OREANDA-NEWS. A proposal to replace the revenue-based tax system for Russian oil and gas companies with a profit-based system could help avert a fall in output in the next few years, Fitch Ratings says. Russian oil production edged up 1% in 2013, but under the existing tax regime we expect production levels to stabilise at this level in 2014-2015 and potentially to start falling from 2016-2017.

Although the key parameters of the proposed regime are not finalised and the timing of its implementation is uncertain, we believe it could reverse the natural production decline from the traditional brownfields in western Siberia and the Volga-Urals, which account for over 90% of Russia's total oil output.

Russian oil and gas companies' two principal levies are the mineral extraction tax (MET), calculated on the physical volume of produced oil, and the export duty for volumes sold abroad. In Q413 the average price for Russian Urals blend was USD109 per barrel of oil, and the MET and the export duty were USD54/bbl and USD23/bbl respectively, totalling 71% of the Urals price.

While there are a number of MET and export duty tax breaks, such as for highly depleted fields, the main drawback of a revenue-based tax system is that it generally disregards production costs. Many other countries, including Norway and Brazil, tax the net earnings of oil companies, helping them maintain higher production. This is one of the reasons why the reserve life of a typical Russian oil company is higher, and its production level lower than that of similar-size international peers. For example, the median reserve life for Fitch-rated Russian oil and gas companies at end-2013 was 19 years, compared with 13 years for European and 12 years for US companies.

Russian companies are also facing challenges when producing from non-traditional oil deposits, such as viscous or tight oil.

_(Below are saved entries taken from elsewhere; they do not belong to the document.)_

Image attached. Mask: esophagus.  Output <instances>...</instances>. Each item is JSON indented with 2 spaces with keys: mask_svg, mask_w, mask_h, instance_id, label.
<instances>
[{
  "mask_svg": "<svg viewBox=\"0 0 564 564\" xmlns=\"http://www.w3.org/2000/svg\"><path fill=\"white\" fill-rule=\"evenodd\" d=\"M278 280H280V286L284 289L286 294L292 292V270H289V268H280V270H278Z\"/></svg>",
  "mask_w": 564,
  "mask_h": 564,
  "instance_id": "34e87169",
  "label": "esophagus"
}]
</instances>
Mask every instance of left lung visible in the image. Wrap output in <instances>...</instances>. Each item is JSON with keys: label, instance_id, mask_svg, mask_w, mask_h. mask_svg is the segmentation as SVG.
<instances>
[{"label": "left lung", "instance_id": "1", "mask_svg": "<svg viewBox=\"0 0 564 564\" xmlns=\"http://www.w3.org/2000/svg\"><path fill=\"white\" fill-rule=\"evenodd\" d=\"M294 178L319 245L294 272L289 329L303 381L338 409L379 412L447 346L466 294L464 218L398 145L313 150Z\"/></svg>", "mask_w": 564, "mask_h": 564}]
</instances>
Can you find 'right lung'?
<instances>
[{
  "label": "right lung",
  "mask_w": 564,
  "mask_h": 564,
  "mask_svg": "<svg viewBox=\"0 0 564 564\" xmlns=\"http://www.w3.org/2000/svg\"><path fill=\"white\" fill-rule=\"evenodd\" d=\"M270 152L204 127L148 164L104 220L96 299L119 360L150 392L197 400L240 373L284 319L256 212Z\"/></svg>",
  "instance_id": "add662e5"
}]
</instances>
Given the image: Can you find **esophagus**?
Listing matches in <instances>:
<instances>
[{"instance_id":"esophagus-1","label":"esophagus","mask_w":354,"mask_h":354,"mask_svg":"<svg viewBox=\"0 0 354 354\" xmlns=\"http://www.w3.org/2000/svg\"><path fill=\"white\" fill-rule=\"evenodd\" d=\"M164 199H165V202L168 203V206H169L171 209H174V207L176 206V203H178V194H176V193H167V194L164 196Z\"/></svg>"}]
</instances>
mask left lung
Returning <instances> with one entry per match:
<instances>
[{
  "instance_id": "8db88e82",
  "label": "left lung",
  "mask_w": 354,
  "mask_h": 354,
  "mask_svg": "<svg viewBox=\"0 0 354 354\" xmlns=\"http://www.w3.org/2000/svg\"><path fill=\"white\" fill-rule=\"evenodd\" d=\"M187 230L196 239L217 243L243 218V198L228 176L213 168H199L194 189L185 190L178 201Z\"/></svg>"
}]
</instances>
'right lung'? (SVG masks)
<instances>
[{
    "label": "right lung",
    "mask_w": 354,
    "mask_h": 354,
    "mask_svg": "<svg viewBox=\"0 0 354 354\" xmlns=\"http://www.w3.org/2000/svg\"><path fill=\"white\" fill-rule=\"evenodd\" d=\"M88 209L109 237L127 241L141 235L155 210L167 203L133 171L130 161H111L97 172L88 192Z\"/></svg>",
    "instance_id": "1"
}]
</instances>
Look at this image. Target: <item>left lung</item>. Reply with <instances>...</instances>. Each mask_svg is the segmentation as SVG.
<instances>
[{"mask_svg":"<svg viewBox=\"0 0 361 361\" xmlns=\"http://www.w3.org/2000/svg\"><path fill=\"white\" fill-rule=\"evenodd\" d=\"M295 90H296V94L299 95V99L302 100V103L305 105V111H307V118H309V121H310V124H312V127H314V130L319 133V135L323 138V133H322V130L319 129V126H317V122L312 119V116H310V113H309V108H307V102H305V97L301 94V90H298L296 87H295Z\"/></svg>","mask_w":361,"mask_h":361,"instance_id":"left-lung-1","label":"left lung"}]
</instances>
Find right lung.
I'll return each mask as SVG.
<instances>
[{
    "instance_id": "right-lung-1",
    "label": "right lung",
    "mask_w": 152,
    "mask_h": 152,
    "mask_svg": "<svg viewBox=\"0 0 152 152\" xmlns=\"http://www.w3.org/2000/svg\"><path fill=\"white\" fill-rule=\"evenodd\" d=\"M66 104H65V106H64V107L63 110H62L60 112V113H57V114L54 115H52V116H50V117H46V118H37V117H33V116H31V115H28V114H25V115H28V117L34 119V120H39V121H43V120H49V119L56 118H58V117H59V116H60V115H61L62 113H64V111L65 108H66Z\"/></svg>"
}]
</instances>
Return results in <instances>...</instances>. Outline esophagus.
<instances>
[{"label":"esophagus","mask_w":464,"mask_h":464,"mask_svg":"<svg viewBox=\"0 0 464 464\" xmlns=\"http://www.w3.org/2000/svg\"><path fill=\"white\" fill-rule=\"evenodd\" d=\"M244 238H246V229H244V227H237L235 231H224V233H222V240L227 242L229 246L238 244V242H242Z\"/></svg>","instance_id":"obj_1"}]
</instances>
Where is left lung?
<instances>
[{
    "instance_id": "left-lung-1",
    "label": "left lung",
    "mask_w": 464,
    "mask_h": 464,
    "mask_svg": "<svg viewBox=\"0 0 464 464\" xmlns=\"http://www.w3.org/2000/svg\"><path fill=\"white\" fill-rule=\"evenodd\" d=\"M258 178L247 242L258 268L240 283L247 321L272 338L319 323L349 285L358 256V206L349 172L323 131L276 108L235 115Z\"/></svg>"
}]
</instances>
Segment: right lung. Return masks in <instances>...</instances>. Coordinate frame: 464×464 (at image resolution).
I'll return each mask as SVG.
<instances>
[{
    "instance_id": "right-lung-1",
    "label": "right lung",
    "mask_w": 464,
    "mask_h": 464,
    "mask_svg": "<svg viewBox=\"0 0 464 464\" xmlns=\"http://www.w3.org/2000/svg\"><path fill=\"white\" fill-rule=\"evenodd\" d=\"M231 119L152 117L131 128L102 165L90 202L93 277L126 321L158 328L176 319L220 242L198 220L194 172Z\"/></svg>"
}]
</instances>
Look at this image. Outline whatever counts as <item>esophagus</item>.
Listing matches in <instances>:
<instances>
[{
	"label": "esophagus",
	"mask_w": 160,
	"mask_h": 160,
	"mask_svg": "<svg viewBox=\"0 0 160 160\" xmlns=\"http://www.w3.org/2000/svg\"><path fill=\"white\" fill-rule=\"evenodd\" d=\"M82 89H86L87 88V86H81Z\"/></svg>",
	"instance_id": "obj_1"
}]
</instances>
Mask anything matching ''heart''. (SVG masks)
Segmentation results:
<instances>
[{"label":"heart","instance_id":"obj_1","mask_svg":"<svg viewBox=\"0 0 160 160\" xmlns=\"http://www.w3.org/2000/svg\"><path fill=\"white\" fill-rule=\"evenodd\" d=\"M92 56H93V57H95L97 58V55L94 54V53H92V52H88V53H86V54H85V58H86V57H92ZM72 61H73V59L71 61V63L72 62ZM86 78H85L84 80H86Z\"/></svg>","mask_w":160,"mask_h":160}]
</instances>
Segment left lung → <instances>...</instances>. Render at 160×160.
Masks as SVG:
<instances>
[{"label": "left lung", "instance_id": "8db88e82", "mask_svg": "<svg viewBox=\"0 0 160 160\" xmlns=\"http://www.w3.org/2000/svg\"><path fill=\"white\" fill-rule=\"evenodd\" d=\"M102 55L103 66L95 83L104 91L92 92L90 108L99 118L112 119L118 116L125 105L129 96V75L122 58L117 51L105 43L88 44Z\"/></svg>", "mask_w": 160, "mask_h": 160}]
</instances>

As production costs for heavy oil are much greater than for traditional oil, production from these deposits remains largely uneconomic under the existing taxation regime, even taking into consideration existing MET tax breaks. In our view, a profits-based taxation system could be a huge incentive for greater heavy oil production in Russia.

The government is considering piloting the profit-based tax on several new fields coming on stream, including LUKOIL's Imilorskoye and Surgetneftegaz's Shpilman fields, the largest untapped conventional oil fields, which should start production in 2015.